Lehman had no more to say. It was a long time ago, and those had been frightened days for a lot of people, but how many had volunteered to destroy others to save themselves? Vega a little more scared—a kid from the Havana slums, to be understood? Would I have understood? Forgive? I don’t know. Maybe Foxx could be understood, forgiven.

‘I’ll go to jail?’ Foxx said. ‘For framing Vega?’

‘You’ll go to jail,’ Gazzo said.

‘Good.’ Foxx smiled, and it was a toad smile now. ‘A trial, right? A jury, newspaper, TV, magazines. I can tell my story at the trial. They’ll print it now. No danger to print it when I tell it all in court. Vega is news. They’ll do it big; magazine stories, the works. My story, Anne Terry’s story, all about McBride. It all comes out. I’ll get him after all!’

Thirteen years is a long time to hate, and to be frustrated.
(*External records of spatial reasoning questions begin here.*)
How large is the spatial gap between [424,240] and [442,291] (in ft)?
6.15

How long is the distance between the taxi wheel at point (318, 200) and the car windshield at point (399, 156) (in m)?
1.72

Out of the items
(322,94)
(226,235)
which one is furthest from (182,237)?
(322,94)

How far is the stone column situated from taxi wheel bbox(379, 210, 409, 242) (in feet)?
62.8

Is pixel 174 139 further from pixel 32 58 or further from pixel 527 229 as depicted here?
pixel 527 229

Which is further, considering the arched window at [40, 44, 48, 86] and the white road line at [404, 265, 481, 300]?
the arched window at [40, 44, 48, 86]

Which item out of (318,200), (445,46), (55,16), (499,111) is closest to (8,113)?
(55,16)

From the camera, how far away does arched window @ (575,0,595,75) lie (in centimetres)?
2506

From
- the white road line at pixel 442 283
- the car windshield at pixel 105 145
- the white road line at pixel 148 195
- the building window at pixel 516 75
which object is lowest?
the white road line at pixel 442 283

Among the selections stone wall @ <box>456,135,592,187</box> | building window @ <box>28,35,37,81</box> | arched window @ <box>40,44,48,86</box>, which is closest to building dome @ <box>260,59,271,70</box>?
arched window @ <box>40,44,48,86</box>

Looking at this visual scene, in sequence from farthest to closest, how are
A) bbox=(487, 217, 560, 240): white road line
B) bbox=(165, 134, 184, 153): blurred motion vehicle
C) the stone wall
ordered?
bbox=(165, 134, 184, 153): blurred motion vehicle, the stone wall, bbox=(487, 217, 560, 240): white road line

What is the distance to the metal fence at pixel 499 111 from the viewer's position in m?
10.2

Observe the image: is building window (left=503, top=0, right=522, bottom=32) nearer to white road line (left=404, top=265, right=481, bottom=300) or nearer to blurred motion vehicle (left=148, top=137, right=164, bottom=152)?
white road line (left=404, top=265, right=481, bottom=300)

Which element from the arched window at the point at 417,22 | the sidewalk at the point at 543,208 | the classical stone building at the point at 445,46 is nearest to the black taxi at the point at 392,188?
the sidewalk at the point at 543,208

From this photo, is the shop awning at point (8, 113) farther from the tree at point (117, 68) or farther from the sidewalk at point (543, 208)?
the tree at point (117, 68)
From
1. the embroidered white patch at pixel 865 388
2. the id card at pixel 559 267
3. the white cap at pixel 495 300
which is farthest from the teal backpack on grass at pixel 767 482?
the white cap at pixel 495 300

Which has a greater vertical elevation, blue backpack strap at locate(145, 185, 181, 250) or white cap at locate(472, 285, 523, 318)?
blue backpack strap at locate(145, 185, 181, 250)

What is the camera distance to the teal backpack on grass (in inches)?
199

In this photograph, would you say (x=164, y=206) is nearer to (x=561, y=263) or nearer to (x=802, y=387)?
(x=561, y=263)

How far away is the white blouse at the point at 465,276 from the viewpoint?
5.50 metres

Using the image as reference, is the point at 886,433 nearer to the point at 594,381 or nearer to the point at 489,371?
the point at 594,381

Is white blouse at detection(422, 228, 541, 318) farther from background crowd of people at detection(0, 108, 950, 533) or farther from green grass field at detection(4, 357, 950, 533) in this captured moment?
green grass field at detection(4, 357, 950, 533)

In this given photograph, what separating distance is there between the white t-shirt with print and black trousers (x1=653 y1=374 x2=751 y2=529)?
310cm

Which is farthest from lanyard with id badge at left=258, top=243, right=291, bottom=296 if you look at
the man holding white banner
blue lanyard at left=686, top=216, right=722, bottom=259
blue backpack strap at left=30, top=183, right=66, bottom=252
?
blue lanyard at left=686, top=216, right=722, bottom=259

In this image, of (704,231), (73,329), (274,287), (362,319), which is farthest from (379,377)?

An obsession big enough to make him grasp at a frail staw to commit legal murder on Vega had to be fed.

‘I guess you will,’ Gazzo said, ‘if anyone cares by now. You paid a hell of a price. Prison, and a dead wife.’

Emory Foxx was pale for a moment. ‘We all die, Captain. She hadn’t had much life since I went to prison anyway.’

Gazzo waved an arm. ‘Take him and book him. Lehman, too.’

Dectectives took Foxx and Lehman out. The rest of the detectives left. Boone Terrell waited. After his own story had been told, Terrell had listened in silence. His impassive farmer’s face had reacted only once—when Foxx told what Vega had done to him so long ago. Then Terrell had set his gaunt face in hard judgment on a man who betrayed his friends.